Erythrocyte Sedimentation Rate Measurement Using as a Rapid Alternative to the Westergren Method

Reza Hashemi 1, Alireza Majidi 2,*, Hassan Motamed 3, Afshin Amini 4, Fares Najari 5, Ali Tabatabaey 2
PMCID: PMC4614602  PMID: 26495381

Abstract

Introduction:

Erythrocyte sedimentation rate (ESR) remains as one of the most reliable tests in clinical practices. Yet its use is time consuming and requires a large blood sample. The aim of this study was assessing a faster and reliable method of ESR estimation.

Methods:

An ESR estimation method was described and performed on 108 patients using capillary tube (micro ESR) and capillary peripheral blood. Micro ESR results at different intervals were measured and compared with Westergren ESR (conventional ESR) estimation by Pearson and Spearman’s coefficients. A regression equation was derived to predict conventional ESR values based on micro ESR results. The agreement of two measurements was demonstrated using the Bland-Altman plot.

Results:

Micro ESR results at 20 minutes showed the earliest close correlation with conventional ESR results at one hour (r = 0.987). The presented regression equation was able to closely predict ESR values (r2 = 0.974) and the Bland-Altman plot showed an acceptable agreement between converted and conventional ESR measurements.

Conclusion:

Using capillary tube and capillary blood sample (micro ESR) appears to be a faster, cheaper, more reliable, and precise tool for ESR measurement in the ED. The results have acceptable correlation with conventional ESR, especially at 20 minutes of measurement.

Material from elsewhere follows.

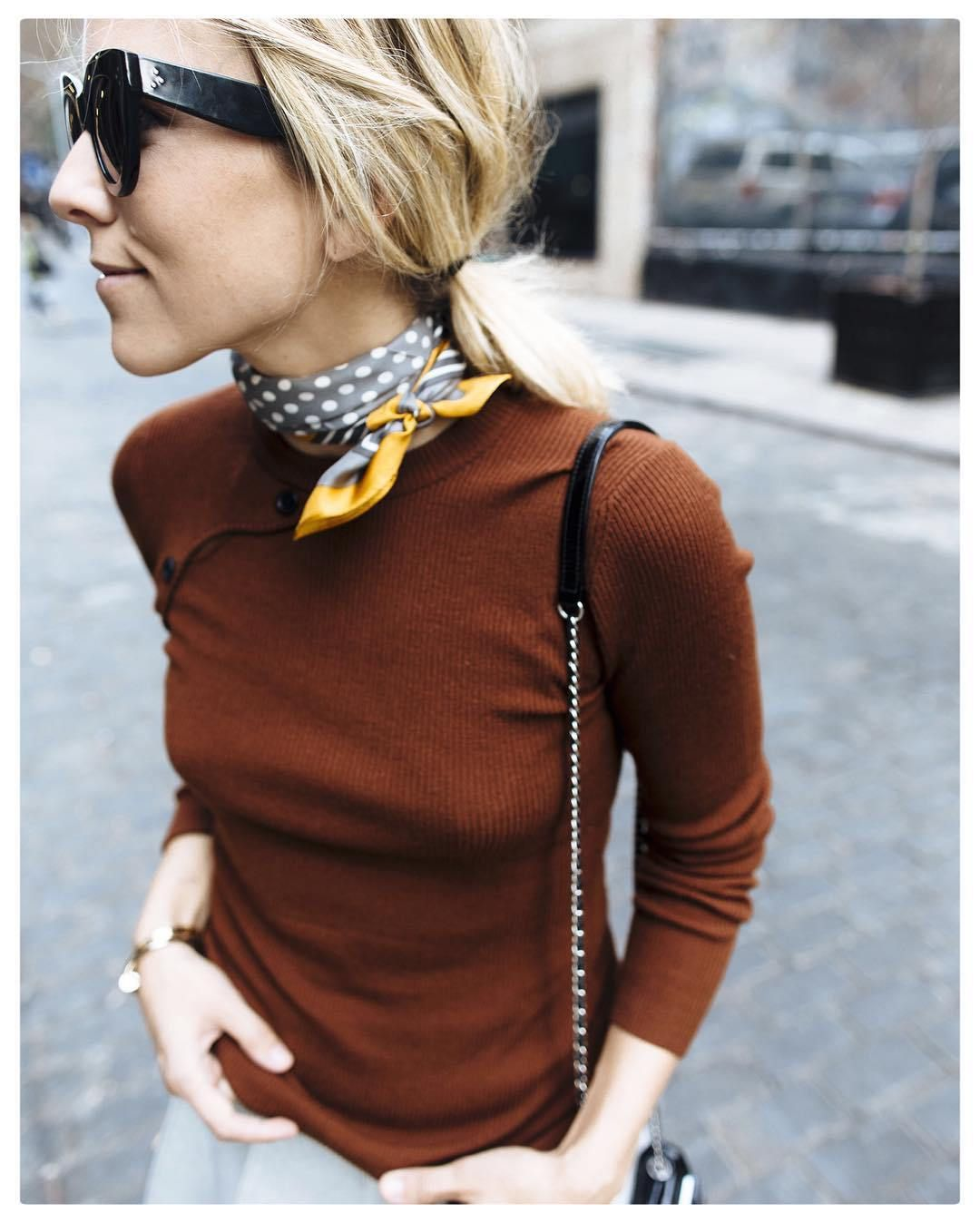 24 Ways to Wear A Scarf Fashion, Scarf styles, How to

Key Words: Blood Sedimentation, methods, erythrocytes, capillary tubing, emergency medicine

Introduction:

Erythrocyte Sedimentation Rate (ESR) is one of the most commonly requested laboratory tests prescribed by physicians (1). Its rate is dependent on various physiologic and pathologic factors including hemoglobin concentration, ratio of plasma proteins, serum lipid concentration, and plasma pH (2). This limitation has not yet reduced the use of this test in different clinical settings. It is still often used to indicate disease severity and disease dynamic. In the emergency department (ED), ESR determination is an important part of critical and emergent diagnoses such as giant cell arteritis (GCA) and takes as an essential base for patient disposition in those with rheumatologic conditions (3). Furthermore, the role of ESR in clinical decision-making of non-emergent conditions has been reestablished in different settings including rheumatologic, hematologic, and even orthopedics (4-10).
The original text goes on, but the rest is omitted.